# My first time :D



## Claudia (Apr 21, 2010)

Yup my first lol I was feeding my fish when i notice one of my Borleyi nkata cichlids holding soooooo i set up a 5g tank in the kitchen ( no room in the living room anymore) and i moved the holding female there.
At about 5 minutes after she started to spit the babies out, seems like they were hatch for a while because they dont look like new born fry lol poor girl.
She is back in her tank and the babies r in their new home eating microworms......mmmmmm yummy


----------



## monkE (Aug 4, 2010)

congrats!!!


----------



## Claudia (Apr 21, 2010)

monkE said:


> congrats!!!


thank u


----------



## onefishtwofish (Apr 21, 2010)

they r a good size for sure. odds r there were more and these she kept letting back in?


----------



## Claudia (Apr 21, 2010)

onefishtwofish said:


> they r a good size for sure. odds r there were more and these she kept letting back in?

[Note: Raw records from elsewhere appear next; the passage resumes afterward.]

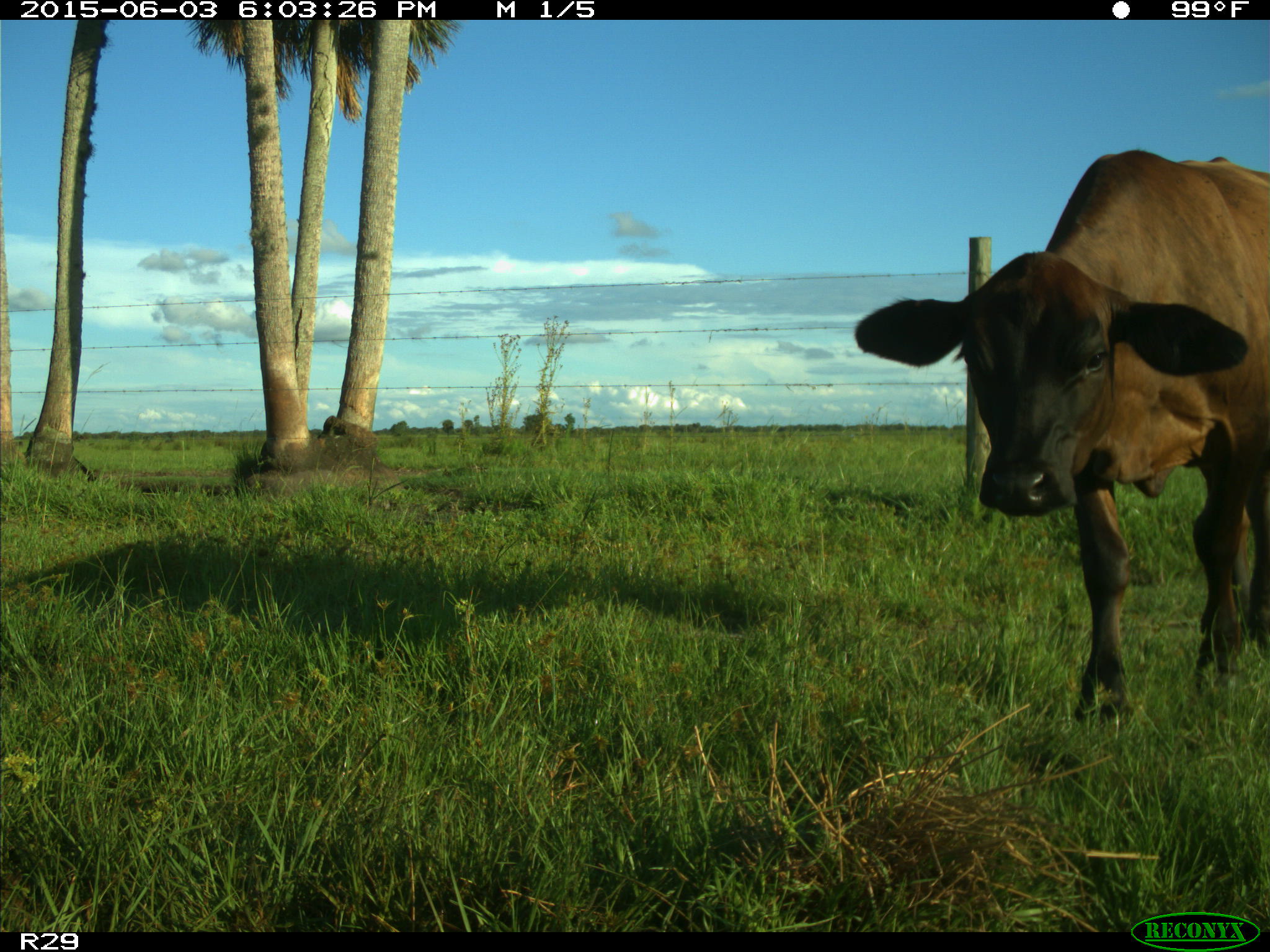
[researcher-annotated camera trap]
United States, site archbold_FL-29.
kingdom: Animalia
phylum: Chordata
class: Mammalia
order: Artiodactyla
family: Bovidae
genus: Bos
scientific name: Bos taurus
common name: domestic cow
Bos taurus (domestic cow).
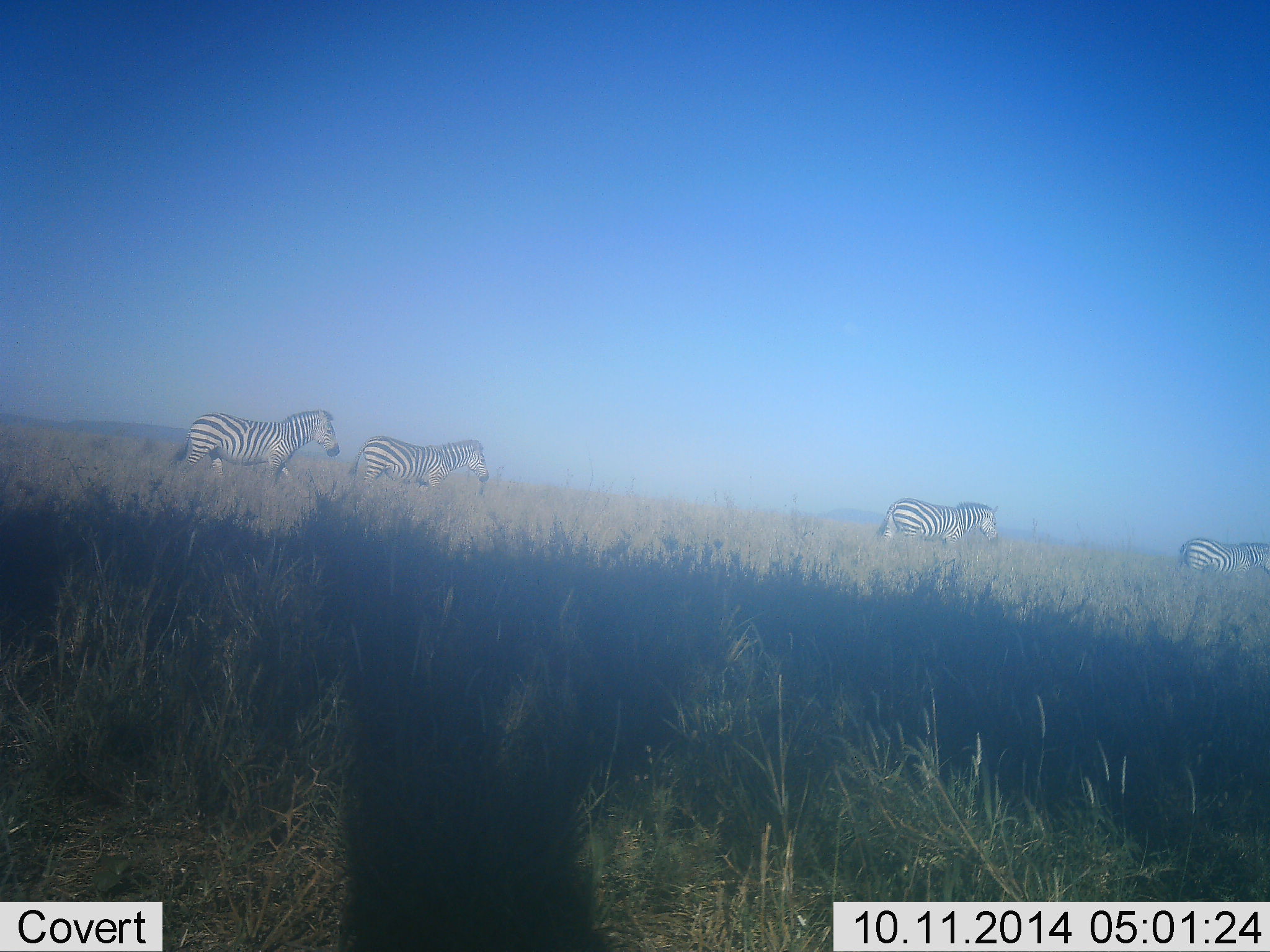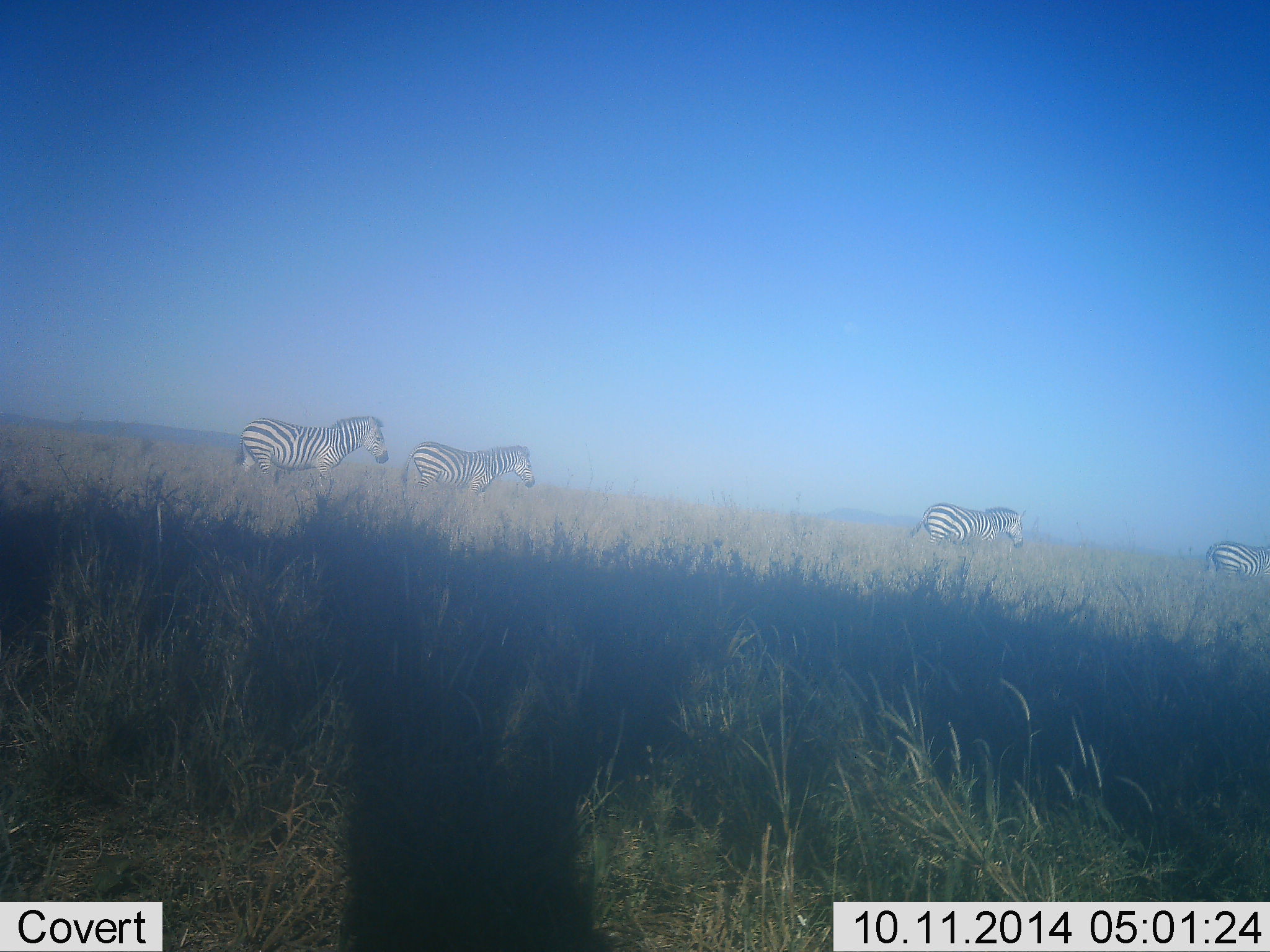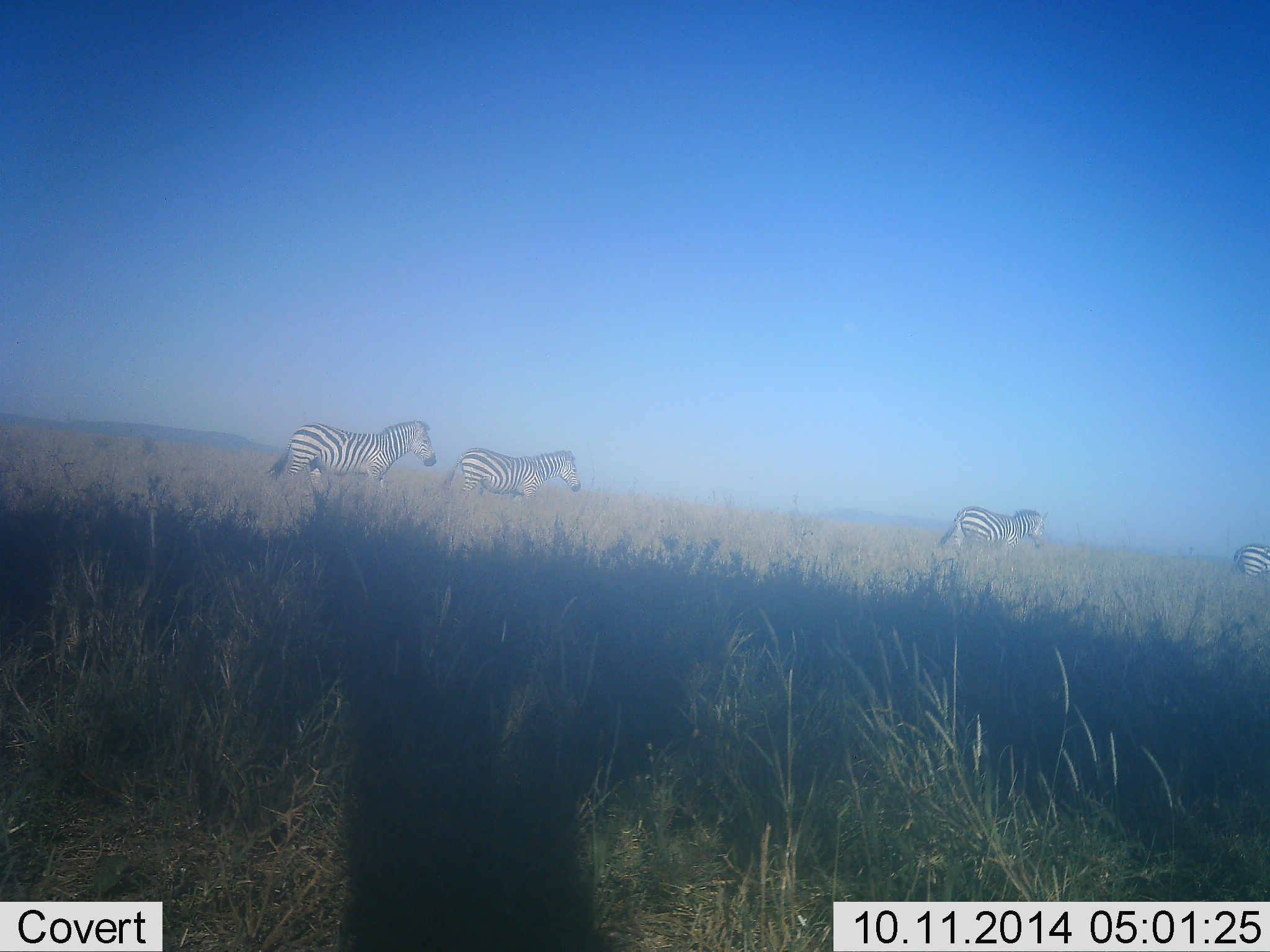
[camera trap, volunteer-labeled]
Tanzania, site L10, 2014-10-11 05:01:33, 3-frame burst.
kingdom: Animalia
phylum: Chordata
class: Mammalia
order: Perissodactyla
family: Equidae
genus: Equus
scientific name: Equus quagga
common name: plains zebra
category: zebra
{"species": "zebra (plains zebra) (Equus quagga)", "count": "4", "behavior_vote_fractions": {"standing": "10%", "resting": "0%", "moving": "100%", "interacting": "10%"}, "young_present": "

yeah maybe, she was pretty full and she is still small, she is about 2 1/2 inches. Her chin was so big thats how i notice, i am sure she is happy to b able to eat again lol


----------



## Claudia (Apr 21, 2010)

So far so good, no dead ones so far and i have seen between 17 and 22


----------



## gsneufeld (Jan 28, 2012)

congrats! belated baby shower!


----------



## Claudia (Apr 21, 2010)

gsneufeld said:


> congrats! belated baby shower!


Thanks, i am still accepting presents


----------



## SeaHorse_Fanatic (Apr 22, 2010)

Claudia said:


> Thanks, i am still accepting presents


Let me guess, gift wrapped microworms and live baby brine shrimp, right?


----------



## Claudia (Apr 21, 2010)

SeaHorse_Fanatic said:


> Let me guess, gift wrapped microworms and live baby brine shrimp, right?


Baby brine shrimp please  lol


----------



## Smiladon (Apr 23, 2010)

congrats Claudia 

do share some pics / videos when you can.


----------



## Claudia (Apr 21, 2010)

Smiladon said:


> congrats Claudia
> 
> do share some pics / videos when you can.


Thanks  I will take some more pics but so far they look the same lol


----------



## arash53 (Aug 13, 2011)

congrats Claudia, they are really cute


----------



## Claudia (Apr 21, 2010)

arash53 said:


> congrats Claudia, they are really cute


Thanks Arash


----------



## Claudia (Apr 21, 2010)

Here is a pic a took today


----------



## tha604boi (May 21, 2010)

What kind of fish are they ??


----------



## Claudia (Apr 21, 2010)

tha604boi said:


> What kind of fish are they ??


Borleyi nkata Cichlids


----------



## Claudia (Apr 21, 2010)

Time for some update in pics lol


----------



## macframalama (Apr 17, 2012)

Africans ... say it aint so ..... your a defector I saw it in your sig but i thought it was the work of an evil hacker, Claudia say it aint so lol


Im playing so long as sa/ca cichlids outnumber the africans then were ok...


----------